Lake Tashk (دریاچۀ طشک) is a salt lake in Fars province, southern Iran. The lake lies about 160 km east of Shiraz and 10 km west of the town of Abadeh Tashk.

== Registration in the Ramsar Convention List ==
Bakhtegan and Tashk Lakes and Wetlands (BTL) were registered in the Ramsar Convention List in 1975 and became a national park in 1995.

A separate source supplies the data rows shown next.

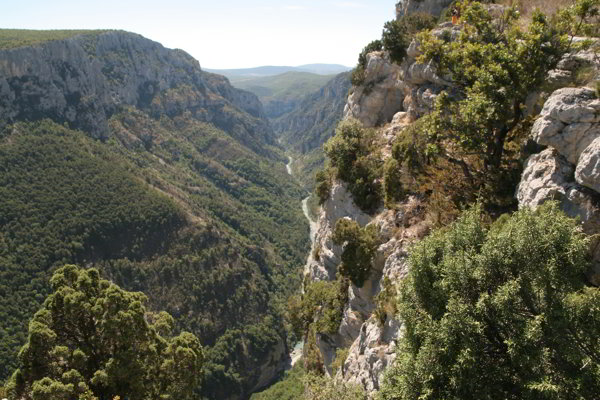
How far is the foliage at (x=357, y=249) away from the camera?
2631 centimetres

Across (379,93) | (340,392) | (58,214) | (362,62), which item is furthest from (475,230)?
(58,214)

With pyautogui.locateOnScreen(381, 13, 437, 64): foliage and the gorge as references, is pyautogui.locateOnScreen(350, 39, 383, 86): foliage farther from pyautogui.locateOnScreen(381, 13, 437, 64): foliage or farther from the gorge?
pyautogui.locateOnScreen(381, 13, 437, 64): foliage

== Environmental conditions ==

=== Biodiversity ===
More than 23 species of fish, 86 species of mammals, 218 species of birds, and 30 species of reptiles have been recorded in this national park. The area is of great importance for breeding and wintering waterfowl of various species, including the marbled duck.These lakes have a high habitat diversity and are considered to be among the best aquatic ecosystems in Iran. Also, due to the reserves needed by aquatic animals, they are a good place for wintering, egg-laying and reproduction of migratory birds.

== Watershed and challenges ==
Only the Kor and Sivand rivers are permanent rivers that flow in some parts of the basin and provide part of the water needs. Factors such as the rate of evaporation, geological location, and the presence of two salt lakes have caused a decrease in water quality, especially in the south of the basin. On the other hand, groundwater is the main source of water supply for various uses such as agriculture, industry and drinking. Excessive water withdrawal from the potential of groundwater aquifers has created critical conditions in a large part of the basin.